A very civil partnership

Yesterday I attended a civil partnership ceremony at Islington town hall. My friend and comrade Clive (who comments here from time to time), was doing the decent thing by his partner Elias. I have to say that even my world-weary old eye was moist as the two of them spoke about how they had first met, how Elias had narrowly escaped deportation, and what their love now meant to them. Altogether now: ahhh!

I should add that the registrar and the rest of the officials and staff at the town hall were superb, achieving the perfect balance between suitable formality, and good humour.

But the high-spot of the ceremony was, without doubt Elias's mother, a magnificent prima donna, who sang the Antonious Carlos Jobin song Dindi , accompanied by a piano-bass-and percussion trio. Now, singing mothers can be a bit of a liability - as Tommy Sheridan can confirm. But in this case, the mother really could sing. And no wonder: it turned out that she'd been the vocalist with the Duke Ellington Orchestra between 1972 and the Duke's death in 1974. And Elias's dad was the whisk-broom percussionist in the trio: he'd played drums with the likes of Charles Mingus.

We ended up with a fabulous disco and booze-up in a Hackney pub, where various friends and colleagues of Clive and Elias gave short speeches and/or sang songs, standing on a chair... amazingly (to me; but then, I've had a sheltered life), Elias's ex-partner and mother of his child gave a warm, good-humoured and thoroughly generous speech, wishing him and Clive all the best for the future. Bloody hell! I don't pretend to understand the sophistication of modern relationships; but it was a lesson to me in common decency, friendship and humanity. I was proud to be present.
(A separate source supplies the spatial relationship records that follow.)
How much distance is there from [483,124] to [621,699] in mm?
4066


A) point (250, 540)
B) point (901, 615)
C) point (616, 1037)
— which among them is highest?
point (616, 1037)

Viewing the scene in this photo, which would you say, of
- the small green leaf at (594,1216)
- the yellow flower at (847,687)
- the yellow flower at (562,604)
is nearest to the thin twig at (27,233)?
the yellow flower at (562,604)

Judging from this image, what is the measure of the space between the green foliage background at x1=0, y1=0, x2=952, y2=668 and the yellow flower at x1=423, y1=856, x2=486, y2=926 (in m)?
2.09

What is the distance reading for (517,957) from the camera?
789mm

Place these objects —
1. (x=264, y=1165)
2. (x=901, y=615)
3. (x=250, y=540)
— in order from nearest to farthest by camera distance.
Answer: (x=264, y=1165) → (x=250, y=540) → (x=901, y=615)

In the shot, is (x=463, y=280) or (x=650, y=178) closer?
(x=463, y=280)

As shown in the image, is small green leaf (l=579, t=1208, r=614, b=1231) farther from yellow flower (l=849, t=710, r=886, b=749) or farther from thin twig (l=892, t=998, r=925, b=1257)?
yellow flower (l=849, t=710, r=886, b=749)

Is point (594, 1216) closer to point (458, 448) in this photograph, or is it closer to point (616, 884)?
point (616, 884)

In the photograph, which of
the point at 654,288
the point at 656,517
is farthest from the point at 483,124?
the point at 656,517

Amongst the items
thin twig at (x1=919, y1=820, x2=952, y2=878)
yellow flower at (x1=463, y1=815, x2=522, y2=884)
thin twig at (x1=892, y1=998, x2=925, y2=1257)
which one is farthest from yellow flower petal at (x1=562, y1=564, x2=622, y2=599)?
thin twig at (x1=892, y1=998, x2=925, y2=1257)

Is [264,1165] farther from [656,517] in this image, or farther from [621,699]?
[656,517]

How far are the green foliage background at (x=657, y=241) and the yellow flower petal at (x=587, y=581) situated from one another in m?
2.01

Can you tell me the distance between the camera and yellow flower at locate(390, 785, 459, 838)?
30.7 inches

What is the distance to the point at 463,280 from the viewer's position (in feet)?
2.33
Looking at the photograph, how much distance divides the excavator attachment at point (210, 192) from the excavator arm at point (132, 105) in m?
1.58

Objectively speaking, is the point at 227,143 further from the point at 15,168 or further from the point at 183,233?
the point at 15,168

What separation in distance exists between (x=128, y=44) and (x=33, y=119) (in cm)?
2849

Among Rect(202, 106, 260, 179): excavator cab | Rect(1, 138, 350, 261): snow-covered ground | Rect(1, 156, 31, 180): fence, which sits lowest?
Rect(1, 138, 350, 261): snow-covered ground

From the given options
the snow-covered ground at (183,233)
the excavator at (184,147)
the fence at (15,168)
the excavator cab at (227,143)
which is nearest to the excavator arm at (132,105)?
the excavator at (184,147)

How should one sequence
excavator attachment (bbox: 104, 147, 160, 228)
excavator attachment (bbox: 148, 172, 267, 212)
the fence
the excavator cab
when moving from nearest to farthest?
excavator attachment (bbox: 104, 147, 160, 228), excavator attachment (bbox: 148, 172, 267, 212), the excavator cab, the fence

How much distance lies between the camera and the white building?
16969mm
By the way: my partner is a keen listener to BBC Radio 4's "everyday story of country folk", The Archers, in which there has also been a civil partnership, between two characters called Ian and Adam. Apparently, it's caused quite a stir amongst Archers listeners, with quite a few of them complaining that this sort of carry-on has no place in a programme that is traditionally devoted to tips on when to get your turnips in, and what to do if your pigs get botulism. She throughly approved of the Ian and Adam nuptuals, and even sniffled when Adam's stepfather, the evil capitalist farmer and homophobe Brian Aldridge, belatedly turned up at the ceremony... but, she said, it was nowhere near as good as Clive and Elia's ceremony. Well done, you chaps!